La mission Artemis II a franchi une étape historique. L’équipage de quatre personnes est officiellement entré dans le système lunaire, marquant la première fois que des humains s’aventurent aussi loin dans l’espace profond depuis plus d’un demi-siècle. Alors qu’ils entament leur survol lunaire de six heures, ils ne sont pas que des passagers ; ce sont des scientifiques et des pionniers qui mènent un test à enjeux élevés sur l’endurance humaine et la technologie.
La chronologie de la mission : comment regarder
La phase la plus critique de la mission, le survol lunaire, commence à 14h45. HAE le lundi 6 avril. Pour ceux qui suivent depuis la Terre, la NASA commencera sa diffusion en direct à 13h00. EDT via son site officiel et sa chaîne YouTube.
Le survol devrait comporter plusieurs moments dramatiques :
* La panne de communication : À partir d’environ 18 h 44. EDT, la capsule Orion passera derrière la lune.
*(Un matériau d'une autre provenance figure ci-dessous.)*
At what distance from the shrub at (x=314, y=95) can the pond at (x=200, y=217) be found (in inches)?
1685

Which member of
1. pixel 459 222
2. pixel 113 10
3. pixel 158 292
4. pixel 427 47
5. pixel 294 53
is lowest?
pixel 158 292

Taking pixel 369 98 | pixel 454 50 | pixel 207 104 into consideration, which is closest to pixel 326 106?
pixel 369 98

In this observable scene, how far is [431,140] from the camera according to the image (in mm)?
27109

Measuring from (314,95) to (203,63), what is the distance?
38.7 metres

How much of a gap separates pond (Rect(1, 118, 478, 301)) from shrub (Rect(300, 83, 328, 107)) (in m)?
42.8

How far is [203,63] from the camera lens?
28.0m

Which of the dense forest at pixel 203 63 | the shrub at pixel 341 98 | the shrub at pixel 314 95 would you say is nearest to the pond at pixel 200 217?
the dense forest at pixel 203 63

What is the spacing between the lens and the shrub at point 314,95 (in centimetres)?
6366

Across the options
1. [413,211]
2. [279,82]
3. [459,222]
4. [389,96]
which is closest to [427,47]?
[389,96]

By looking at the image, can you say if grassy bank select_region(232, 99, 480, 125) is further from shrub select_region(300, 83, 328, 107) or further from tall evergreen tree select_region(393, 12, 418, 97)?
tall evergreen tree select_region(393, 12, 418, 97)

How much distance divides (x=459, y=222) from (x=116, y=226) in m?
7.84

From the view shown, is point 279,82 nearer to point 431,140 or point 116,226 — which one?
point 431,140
Pendant 30 à 50 minutes, l’équipage sera complètement coupé de tout contact radio avec la Terre, devenant ainsi le groupe humain le plus éloigné de l’histoire.
* Approche la plus proche : Vers 19 h 02. À 15h00 HAE, la capsule plongera à moins de 4 066 miles (6 540 km) de la surface lunaire. Pour mettre cela en perspective, les missions Apollo ont volé beaucoup plus près, à seulement 70 milles au-dessus de la surface.
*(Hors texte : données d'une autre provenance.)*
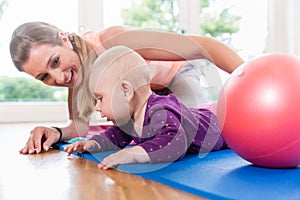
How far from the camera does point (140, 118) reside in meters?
1.26

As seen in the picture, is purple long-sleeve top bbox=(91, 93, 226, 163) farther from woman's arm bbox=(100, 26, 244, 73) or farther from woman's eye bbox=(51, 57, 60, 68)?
woman's eye bbox=(51, 57, 60, 68)

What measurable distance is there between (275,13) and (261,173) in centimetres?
295

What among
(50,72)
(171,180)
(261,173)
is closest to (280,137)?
(261,173)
* Distance record : Peu de temps après leur approche la plus proche, à 19 h 05. EDT, l’équipage atteindra sa distance maximale de la Terre : 252 757 miles (406 772 km). Cela bat de plus de 4 100 milles le précédent record établi par Apollo 13 en 1970.
Explorer le « côté obscur » de la Lune
Une idée fausse très répandue est que la « face cachée » de la Lune est sombre en permanence. En réalité, la Lune est verrouillée par rapport à la Terre, ce qui signifie que nous ne voyons qu’un seul côté. Cependant, les deux côtés reçoivent la lumière du soleil ; le « côté obscur » fait simplement référence au côté opposé à notre planète.
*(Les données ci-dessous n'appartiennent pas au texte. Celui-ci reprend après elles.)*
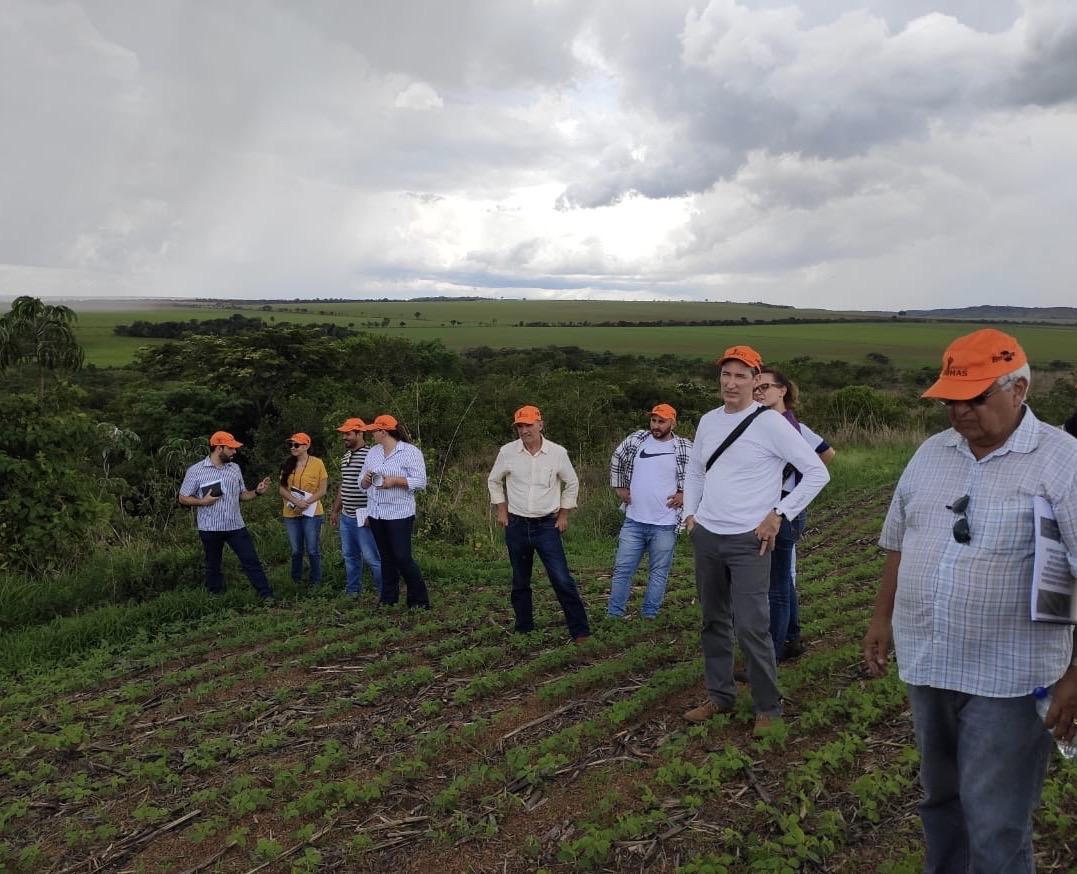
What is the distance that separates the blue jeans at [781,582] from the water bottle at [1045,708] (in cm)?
261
Contrairement aux plaines familières, lisses et sombres (connues sous le nom de maria ) visibles depuis la Terre, la face cachée est un paysage beaucoup plus accidenté et chaotique. Elle est fortement cratérisée et ne possède pas les grandes plaines volcaniques de sa face proche, offrant un aperçu brut de l’histoire ancienne des impacts d’astéroïdes sur la Lune.
Pourquoi est-ce important : La dernière fois que les humains ont vu ce paysage de leurs propres yeux, c’était pendant l’ère Apollo (se terminant en 1972). Artemis II offre une opportunité unique d’observer ces caractéristiques dans différentes conditions d’éclairage : en particulier, l’équipage verra une face cachée éclairée à environ 20 % par le soleil.
La science au-delà des étoiles
La mission Artemis II répond à deux objectifs scientifiques distincts : l’étude de la Lune et l’étude des humains.
1. Observations lunaires
L’équipage agira comme des yeux dans le ciel, capturant des photos haute résolution des caractéristiques géologiques, des coulées de lave et des bords des cratères. Ils assisteront également à une rare éclipse solaire totale depuis l’espace, où le soleil, la lune et la capsule Orion s’alignent parfaitement. Cet alignement permet à l’équipage d’étudier la couronne solaire et potentiellement d’observer les éclairs de lumière provoqués par les météorites frappant la surface lunaire.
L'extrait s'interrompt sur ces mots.